Please turn your hymnals to number 139 and join with the clarinets in, “Glory be to God the Father”.
First Line: Glory Be to God the Father
Name: ST. NICHOLAS.
Meter: 8 7, 8 7.
Tempo: In moderate time
Music: Johann Cruger, 1598-1662
Text: Horatius Bonar, 1808-89
Clarinet Arrangement: 139-GloryBeToGodtheFather
In my opinion, there is nothing that sounds better on a bunch of clarinets than a good minor dirge.
Beautiful, just beautiful.
Both Bonar and Cruger had more than their share of beauty, tragedy, and hardship to capture in song.
Horatius Bonar [pronunciation?] (19 December 1808 – 31 July 1889), a contemporary and acquaintance of Robert Murray M’cheyne was a Scottish churchman and poet. He is principally remembered as a prodigious hymn-writer.
The son of James Bonar, Solicitor of Excise for Scotland, he was born and educated in Edinburgh. He came from a long line of ministers who have served a total of 364 years in the Church of Scotland. One of eleven children, his brothers John James and Andrew Alexander were also ministers of the Free Church of Scotland. He had married Jane Catherine Lundie in 1843 and five of their young children died in succession. Towards the end of their lives, one of their surviving daughters was left a widow with five small children and she returned to live with her parents.
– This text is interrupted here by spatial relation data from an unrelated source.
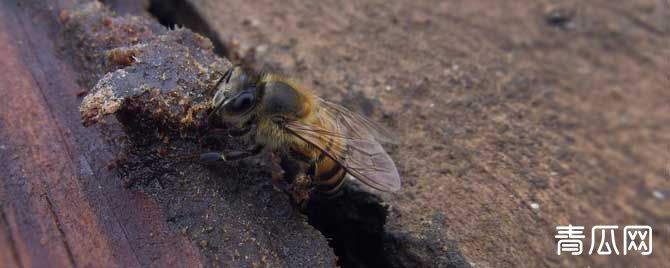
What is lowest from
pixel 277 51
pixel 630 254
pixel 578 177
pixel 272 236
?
pixel 630 254

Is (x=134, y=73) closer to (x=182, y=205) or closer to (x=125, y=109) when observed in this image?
(x=125, y=109)

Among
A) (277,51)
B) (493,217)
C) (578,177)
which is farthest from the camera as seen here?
(277,51)

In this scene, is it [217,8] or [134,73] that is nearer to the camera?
[134,73]

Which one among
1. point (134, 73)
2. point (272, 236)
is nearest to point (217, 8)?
point (134, 73)

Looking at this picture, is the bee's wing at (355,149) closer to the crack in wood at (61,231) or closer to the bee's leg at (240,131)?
the bee's leg at (240,131)

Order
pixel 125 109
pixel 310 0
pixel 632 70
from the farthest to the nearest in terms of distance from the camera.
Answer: pixel 632 70, pixel 310 0, pixel 125 109

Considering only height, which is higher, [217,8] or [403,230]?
[217,8]

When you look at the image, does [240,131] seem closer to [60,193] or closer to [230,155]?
[230,155]
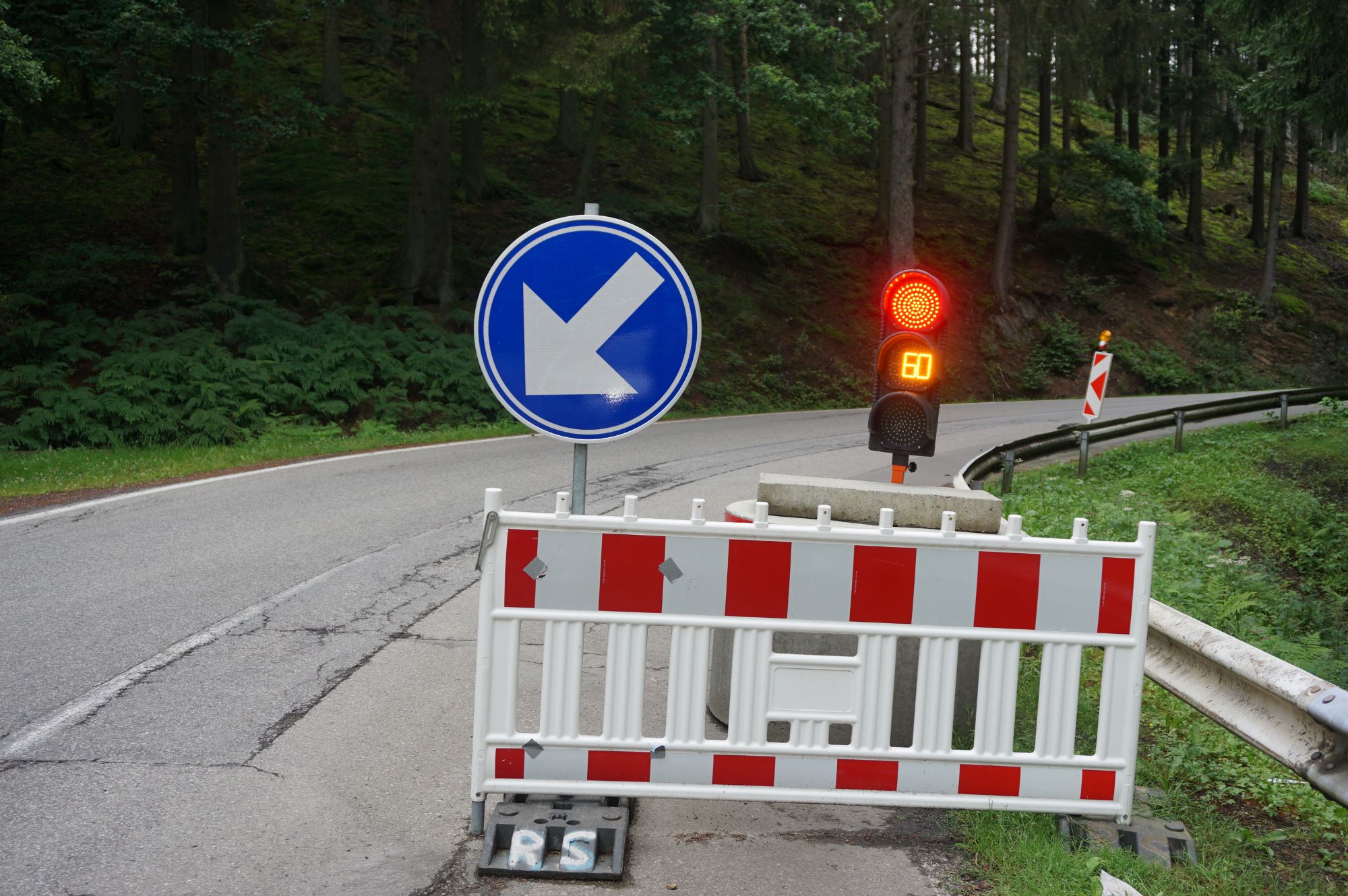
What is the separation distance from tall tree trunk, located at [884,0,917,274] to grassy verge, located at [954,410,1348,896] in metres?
7.57

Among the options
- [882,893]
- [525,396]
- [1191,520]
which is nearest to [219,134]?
[1191,520]

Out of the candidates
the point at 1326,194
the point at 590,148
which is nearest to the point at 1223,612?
the point at 590,148

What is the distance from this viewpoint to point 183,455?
15.2 m

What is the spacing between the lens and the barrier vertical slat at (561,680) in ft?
13.1

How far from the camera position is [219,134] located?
20.3m

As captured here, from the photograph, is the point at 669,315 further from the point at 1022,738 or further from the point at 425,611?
the point at 425,611

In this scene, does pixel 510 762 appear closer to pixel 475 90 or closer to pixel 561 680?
pixel 561 680

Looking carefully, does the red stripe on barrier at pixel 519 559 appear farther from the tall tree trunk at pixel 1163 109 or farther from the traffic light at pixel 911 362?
the tall tree trunk at pixel 1163 109

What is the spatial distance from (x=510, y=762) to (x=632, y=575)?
0.83 m

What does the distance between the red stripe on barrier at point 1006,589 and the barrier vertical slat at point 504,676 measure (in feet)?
5.54

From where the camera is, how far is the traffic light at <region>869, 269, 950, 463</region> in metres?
6.27

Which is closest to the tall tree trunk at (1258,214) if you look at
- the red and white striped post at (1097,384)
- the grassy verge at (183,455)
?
the red and white striped post at (1097,384)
In 1853 Bonar earned the Doctor of Divinity degree at the University of Aberdeen.
Bonar’s wife, Jane Catherine Bonar, died in 1876. He died 31 July 1889. They are buried together in the Canongate Kirkyard in the lair of Alexander Bonar, near the bottom of the eastern extension.
Johann Crüger (9 April 1598 – 23 February 1662) was a German composer of well-known hymns. He was also the editor of the most widely used Lutheran hymnal of the 17th century, Praxis pietatis melica.
In 1628, he married the widow of a city councilman. During the Thirty Years’ War, Crüger and his family endured many hardships including hunger. He fell ill with plague, and almost died of that disease, losing five children and his wife in 1636. In 1637, having recovered from the disease, he got married a second time, to the 17-year-old daughter of an innkeeper, with whom he had fourteen children, most of whom died at a young age. One of his daughters married the court painter Michael Conrad Hirt, who made a portrait of Crüger in 1663. Crüger died in Berlin.